[TESTO DELLA PAGINA]

Qualche settimana fa ho fatto un rapido viaggio a Milano per la presentazione ufficiale di LEGO Harry Potter: Year 1-4. Non ho potuto parlarvene finora per via dell’embargo, ma finalmente ora posso sfogare tutta la mia passione per i giochi di questa serie: ne ho mancato solo uno (LEGO Indiana Jones 2) ma mi riprometto di recuperarlo in seguito! Siete pronti per un nuovo viaggio ad Hogwarts? Mi raccomando, ricordatevi di riempire la valigia di mattoncini!
LEGO Harry Potter è un gioco che segue quasi perfettamente lo stile di gameplay a cui ci hanno abituato i suoi predecessori. Ora non starò qui a descrivervi in cosa consiste, più o meno lo conoscete tutti e in ogni caso si può descrivere con pochissime parole: vai in giro e distruggi (o costruisci) tutto quello che vedi! Questa nuova uscita però inserisce alcune novità che, pur non snaturando la struttura originale, aggiungono quel qualcosa in più che potrebbe convincere anche i più scettici a dargli un’occhiata.

[/TESTO DELLA PAGINA]
[DATI REGISTRATI]

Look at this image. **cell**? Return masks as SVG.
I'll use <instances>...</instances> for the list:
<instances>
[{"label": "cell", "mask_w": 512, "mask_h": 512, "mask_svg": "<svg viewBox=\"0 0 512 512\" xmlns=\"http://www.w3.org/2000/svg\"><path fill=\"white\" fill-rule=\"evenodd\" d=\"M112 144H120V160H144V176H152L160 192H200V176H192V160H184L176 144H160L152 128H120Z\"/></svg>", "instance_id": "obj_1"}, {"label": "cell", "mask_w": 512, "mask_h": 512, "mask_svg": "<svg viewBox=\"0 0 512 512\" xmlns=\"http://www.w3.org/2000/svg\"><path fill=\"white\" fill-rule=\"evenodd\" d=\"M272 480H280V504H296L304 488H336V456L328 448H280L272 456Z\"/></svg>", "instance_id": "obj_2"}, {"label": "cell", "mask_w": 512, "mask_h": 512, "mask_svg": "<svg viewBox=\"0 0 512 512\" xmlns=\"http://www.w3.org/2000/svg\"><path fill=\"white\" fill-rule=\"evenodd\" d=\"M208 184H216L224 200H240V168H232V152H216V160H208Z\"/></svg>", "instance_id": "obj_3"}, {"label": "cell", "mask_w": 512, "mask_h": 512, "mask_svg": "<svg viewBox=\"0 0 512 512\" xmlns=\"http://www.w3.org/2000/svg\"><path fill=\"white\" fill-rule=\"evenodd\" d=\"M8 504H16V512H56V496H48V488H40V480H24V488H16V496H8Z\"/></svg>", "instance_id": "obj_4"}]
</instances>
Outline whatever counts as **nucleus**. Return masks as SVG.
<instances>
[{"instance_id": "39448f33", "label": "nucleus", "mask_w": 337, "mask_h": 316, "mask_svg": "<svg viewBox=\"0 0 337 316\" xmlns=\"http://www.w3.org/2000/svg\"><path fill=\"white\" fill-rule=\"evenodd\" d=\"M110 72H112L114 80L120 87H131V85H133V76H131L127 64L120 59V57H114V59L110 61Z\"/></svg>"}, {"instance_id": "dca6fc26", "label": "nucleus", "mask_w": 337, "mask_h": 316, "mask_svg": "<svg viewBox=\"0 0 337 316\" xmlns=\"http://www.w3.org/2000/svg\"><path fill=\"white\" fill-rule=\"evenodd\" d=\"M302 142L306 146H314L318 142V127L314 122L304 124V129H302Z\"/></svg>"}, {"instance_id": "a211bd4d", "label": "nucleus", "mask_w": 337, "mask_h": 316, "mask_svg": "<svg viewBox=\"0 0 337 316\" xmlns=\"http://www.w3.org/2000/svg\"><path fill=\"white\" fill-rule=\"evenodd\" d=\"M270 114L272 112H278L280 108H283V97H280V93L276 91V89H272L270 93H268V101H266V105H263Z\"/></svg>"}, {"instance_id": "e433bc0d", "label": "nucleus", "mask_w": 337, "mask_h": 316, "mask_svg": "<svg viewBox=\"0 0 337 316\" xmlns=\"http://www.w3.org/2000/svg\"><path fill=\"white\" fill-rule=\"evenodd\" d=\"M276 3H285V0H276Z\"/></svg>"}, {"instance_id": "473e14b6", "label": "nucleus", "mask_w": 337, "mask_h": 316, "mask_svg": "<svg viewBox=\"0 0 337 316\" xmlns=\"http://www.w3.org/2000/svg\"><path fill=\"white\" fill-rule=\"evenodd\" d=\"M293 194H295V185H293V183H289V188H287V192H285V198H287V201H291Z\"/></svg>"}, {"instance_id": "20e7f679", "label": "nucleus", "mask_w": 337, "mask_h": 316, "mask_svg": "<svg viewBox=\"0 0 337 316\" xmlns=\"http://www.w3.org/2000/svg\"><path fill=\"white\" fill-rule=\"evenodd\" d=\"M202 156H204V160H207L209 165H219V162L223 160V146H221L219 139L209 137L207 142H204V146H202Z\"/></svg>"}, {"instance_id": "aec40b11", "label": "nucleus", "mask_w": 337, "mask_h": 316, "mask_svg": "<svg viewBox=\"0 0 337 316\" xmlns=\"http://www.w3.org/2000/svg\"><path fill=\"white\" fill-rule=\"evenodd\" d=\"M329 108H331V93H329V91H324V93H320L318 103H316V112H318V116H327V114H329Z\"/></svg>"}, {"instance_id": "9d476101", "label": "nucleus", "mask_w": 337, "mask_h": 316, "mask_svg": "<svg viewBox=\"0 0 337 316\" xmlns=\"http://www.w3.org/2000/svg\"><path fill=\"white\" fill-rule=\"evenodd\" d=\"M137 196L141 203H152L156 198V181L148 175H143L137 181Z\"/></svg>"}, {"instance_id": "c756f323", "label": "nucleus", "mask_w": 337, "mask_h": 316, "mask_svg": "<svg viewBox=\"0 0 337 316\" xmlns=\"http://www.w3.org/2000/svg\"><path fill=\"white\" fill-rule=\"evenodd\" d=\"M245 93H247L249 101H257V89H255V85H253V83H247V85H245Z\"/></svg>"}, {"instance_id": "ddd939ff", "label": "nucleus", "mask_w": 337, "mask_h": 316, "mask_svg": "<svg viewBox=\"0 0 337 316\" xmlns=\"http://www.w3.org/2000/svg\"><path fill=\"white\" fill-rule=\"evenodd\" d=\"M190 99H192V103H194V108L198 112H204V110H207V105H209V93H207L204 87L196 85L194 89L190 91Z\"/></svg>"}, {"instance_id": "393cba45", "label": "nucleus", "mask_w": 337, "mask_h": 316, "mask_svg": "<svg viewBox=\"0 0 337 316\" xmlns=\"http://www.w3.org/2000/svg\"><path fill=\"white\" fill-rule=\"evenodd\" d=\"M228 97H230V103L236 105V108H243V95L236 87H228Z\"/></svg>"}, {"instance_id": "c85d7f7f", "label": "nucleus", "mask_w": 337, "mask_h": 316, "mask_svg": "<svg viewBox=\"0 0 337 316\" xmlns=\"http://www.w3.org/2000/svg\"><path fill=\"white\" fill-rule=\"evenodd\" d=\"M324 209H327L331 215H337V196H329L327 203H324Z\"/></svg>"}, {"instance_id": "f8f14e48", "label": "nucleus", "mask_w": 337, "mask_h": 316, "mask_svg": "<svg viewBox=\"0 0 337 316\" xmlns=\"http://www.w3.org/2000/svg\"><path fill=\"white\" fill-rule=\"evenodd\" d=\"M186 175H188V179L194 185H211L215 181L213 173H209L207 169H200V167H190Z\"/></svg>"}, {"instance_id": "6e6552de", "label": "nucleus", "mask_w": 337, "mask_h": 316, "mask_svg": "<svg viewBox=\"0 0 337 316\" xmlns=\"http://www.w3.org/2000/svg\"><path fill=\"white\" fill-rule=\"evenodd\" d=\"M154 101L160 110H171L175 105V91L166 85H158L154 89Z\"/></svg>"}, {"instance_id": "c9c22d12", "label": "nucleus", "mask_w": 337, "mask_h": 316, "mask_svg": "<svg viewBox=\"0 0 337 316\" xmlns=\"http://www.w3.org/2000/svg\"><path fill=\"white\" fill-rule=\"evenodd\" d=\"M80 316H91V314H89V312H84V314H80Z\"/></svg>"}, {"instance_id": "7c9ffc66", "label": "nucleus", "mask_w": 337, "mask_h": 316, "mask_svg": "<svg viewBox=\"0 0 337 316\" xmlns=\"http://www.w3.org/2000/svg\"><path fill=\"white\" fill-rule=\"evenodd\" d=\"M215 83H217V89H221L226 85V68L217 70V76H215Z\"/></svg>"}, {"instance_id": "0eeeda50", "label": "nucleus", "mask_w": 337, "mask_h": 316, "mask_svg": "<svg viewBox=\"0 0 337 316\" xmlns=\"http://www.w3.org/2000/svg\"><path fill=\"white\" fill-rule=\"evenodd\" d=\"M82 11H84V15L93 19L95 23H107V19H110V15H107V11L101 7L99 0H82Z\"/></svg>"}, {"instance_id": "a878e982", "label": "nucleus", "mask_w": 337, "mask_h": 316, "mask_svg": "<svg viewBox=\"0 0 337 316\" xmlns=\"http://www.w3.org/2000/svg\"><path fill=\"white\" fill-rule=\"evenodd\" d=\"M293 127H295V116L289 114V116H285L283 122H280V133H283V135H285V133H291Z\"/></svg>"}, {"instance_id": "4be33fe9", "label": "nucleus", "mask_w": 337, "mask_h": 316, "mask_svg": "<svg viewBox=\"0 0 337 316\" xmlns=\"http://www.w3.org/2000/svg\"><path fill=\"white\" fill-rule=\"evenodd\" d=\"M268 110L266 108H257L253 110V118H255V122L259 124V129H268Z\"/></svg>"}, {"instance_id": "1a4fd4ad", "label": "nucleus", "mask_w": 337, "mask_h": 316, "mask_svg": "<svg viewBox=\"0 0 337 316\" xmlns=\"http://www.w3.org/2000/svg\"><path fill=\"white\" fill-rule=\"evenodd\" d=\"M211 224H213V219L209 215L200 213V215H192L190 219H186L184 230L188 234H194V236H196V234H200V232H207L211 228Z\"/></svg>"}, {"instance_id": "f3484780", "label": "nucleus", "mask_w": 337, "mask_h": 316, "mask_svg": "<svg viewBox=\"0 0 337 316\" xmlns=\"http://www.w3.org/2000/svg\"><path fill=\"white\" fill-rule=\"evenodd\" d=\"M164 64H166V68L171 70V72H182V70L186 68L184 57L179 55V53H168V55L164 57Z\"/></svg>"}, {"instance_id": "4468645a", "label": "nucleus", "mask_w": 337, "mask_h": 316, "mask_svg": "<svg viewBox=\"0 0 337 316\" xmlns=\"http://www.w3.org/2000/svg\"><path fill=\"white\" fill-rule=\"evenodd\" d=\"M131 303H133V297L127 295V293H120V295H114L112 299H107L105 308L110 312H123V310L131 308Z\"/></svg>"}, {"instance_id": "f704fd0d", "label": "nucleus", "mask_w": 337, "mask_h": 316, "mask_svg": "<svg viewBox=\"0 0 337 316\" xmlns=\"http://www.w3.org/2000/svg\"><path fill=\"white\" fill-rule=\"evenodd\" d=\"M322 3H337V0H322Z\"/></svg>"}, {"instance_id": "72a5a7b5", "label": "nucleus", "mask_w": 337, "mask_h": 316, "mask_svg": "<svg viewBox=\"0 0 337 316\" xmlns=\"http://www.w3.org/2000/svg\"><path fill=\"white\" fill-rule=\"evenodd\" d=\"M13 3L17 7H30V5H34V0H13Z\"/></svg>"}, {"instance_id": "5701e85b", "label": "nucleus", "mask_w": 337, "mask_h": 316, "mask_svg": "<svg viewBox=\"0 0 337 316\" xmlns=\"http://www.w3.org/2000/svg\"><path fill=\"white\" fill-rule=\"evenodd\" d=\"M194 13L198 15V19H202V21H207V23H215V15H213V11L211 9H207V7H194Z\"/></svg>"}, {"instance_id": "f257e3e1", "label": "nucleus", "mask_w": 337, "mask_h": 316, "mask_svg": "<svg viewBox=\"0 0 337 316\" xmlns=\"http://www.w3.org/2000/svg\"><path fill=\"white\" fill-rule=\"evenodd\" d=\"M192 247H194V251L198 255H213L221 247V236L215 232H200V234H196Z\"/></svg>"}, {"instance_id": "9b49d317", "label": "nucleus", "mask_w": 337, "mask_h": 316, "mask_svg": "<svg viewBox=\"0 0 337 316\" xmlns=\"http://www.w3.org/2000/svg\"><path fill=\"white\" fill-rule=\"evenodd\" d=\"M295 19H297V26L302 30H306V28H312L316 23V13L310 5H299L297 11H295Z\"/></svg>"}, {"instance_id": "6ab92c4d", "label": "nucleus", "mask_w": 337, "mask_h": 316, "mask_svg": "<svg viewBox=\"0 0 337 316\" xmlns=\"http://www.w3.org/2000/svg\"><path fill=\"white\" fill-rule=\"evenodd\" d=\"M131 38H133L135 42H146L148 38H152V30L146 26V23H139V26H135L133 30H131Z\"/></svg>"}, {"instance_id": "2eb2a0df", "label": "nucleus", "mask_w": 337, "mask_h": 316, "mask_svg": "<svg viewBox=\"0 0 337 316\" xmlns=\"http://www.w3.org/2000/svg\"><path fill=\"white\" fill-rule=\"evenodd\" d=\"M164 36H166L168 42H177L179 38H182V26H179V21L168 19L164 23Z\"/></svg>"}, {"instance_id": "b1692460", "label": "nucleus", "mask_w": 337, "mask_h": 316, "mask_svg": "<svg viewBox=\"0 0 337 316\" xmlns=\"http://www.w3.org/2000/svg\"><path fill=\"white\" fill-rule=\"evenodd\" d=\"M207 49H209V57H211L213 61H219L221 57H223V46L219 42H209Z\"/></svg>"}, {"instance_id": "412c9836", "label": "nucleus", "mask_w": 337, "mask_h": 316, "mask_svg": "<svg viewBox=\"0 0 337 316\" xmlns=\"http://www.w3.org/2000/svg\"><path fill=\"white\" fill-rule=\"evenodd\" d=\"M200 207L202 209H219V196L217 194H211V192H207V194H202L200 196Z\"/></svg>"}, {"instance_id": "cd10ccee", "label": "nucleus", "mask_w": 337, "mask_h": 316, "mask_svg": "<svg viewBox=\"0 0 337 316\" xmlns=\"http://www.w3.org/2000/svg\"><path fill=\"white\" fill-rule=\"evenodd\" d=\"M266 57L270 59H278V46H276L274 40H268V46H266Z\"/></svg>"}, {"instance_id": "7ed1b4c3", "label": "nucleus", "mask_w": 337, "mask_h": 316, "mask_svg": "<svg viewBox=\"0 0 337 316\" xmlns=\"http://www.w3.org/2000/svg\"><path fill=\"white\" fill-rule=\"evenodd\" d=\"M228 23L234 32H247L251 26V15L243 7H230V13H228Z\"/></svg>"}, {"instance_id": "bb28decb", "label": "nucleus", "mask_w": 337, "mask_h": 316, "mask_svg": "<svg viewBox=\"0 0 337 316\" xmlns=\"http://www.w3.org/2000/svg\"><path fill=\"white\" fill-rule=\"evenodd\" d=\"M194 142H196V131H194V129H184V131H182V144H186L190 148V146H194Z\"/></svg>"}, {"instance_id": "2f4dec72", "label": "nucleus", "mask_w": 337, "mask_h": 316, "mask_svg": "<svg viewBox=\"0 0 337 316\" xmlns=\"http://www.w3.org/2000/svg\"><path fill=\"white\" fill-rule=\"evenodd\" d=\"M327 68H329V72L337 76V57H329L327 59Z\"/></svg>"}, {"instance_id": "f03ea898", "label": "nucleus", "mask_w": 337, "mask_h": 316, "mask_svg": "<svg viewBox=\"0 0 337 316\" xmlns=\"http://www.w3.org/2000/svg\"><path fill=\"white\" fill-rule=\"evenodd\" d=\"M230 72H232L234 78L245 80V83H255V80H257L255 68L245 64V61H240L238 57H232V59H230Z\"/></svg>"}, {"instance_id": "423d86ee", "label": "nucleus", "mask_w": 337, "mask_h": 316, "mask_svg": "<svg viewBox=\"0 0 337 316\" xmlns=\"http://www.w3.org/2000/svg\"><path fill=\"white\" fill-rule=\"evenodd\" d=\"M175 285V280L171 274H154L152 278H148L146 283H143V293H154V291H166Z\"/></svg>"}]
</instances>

[/DATI REGISTRATI]

ATTIVITÀ » Come prosegue il testo su LEGO Harry Potter: Year 1-4? Scrivine il seguito partendo dopo l'ultima frase riportata.

RISPOSTA ALL'ATTIVITÀ »
Per prima cosa, LEGO Harry Potter è il primo gioco della serie con un reale motore fisico. Ora vi starete chiedendo a cosa serva la fisica in un gioco del genere. Presto detto, nella quasi totalità dei casi questa nuova “feature” viene applicata negli enigmi, o in alcune sezioni platform. Forse questa immagine servirà per spiegarvi meglio la cosa…

A parte l'evidente omaggio a Tetris, in questa sezione bisogna incastrare i pezzi per creare una scala. Il motore fisico gestisce bene gli oggetti su schermo ed è anche possibile creare una versione differente (e pericolante) della scala senza dover per forza realizzare una costruzione perfetta.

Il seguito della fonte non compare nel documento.